* PROBLEMS TO SOLVE *
a) Translate this sentence from the film reviews into Spanish: "Her need to find her place in the modern world is palpable."
b) Quote the film reviews word for word, starting at "Eli Wallach the" and going up to and including "of the emptiness?".

* EXTRACT TO READ *
· · · · ·

It's a New York indie about the single modern girl. It's not a sitcom where the cute blonde just can't find Prince Charming. It's more truthful and yearning than that. Her need to find her place in the modern world is palpable. Mayron has a great sense of a New York girl. The visual work is a bit flat which is excusable for an indie. Eric is a bit of a frustrating nothing. I'd rather have more awkward drama with Rabbi Gold or Ceil. The plot unfolds rather than builds drama.
Shared lives torn apart
Girlfriends, a bittersweet tale of two female roommates split apart when one gets married. The other, our protagonist in this film is all at sea. The two women out of necessity and believe me this is true in New York City came together to share rent. But living together as you do and hitting it off you get to share lives.
Melanie Mayron and Anita Skinner are the roommates. Out of the blue one fine day Skinner announces she's marrying Bob Balaban. At that point Mayron is just lost. Mind you there's nothing sexual going on with them, but Skinner can't adjust to now being alone. Even a relationship with Christopher Guest just ain't the same thing as sisterhood.
Eli Wallach the old family rabbi and a most modern thinker keeps Mayron employed in her profession as a photographer using her as a wedding photographer. Mayron is pursuing this as an art form as well and here she has the encouragement of museum exhibitor Viveca Lindfors. Will success in her profession fill a lot of the emptiness?
Girlfriends is a nice character study from the women's point of view. Not much of a plot but seem character portrayals.

· · · · ·

* DATA PROVIDED *
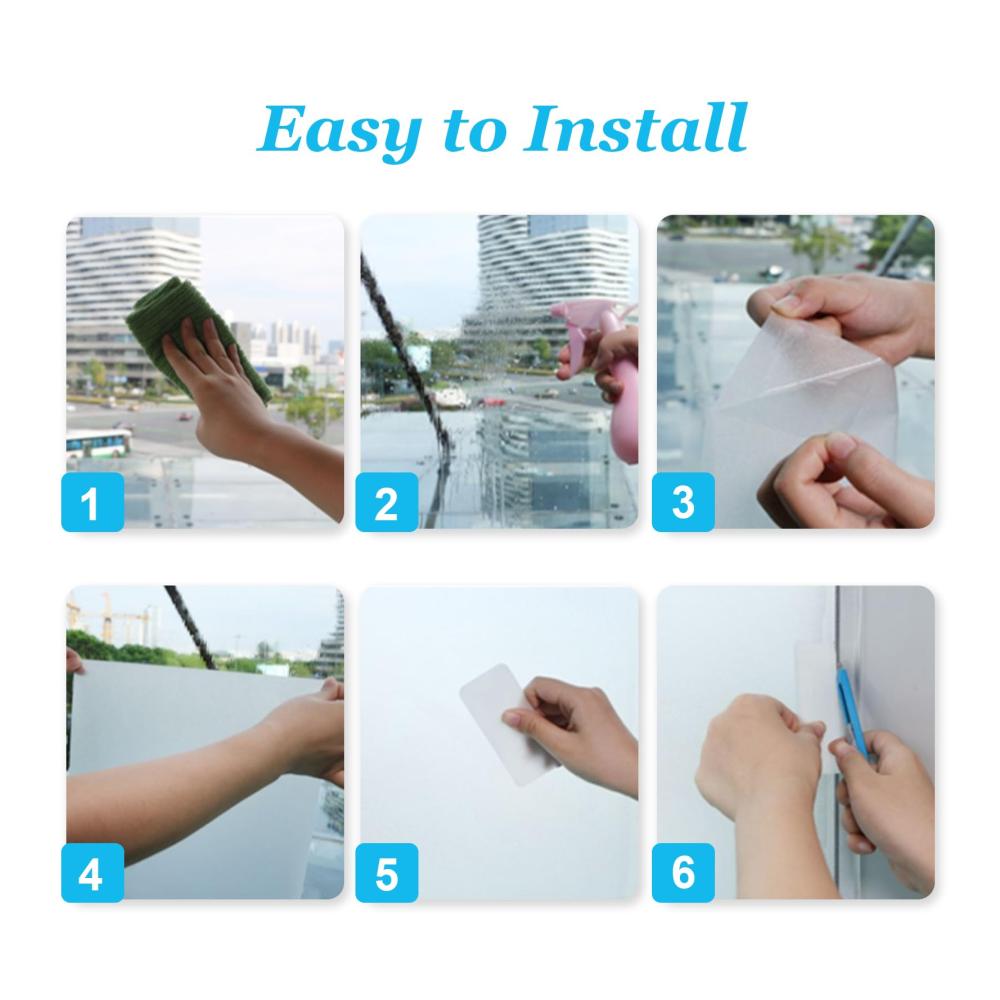 Easy to Install

1

2

3

4

5

6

· · · · ·

* SOLUTION LIST *
a) Su necesidad de encontrar su lugar en el mundo moderno es palpable.

b)
Eli Wallach the old family rabbi and a most modern thinker keeps Mayron employed in her profession as a photographer using her as a wedding photographer. Mayron is pursuing this as an art form as well and here she has the encouragement of museum exhibitor Viveca Lindfors. Will success in her profession fill a lot of the emptiness?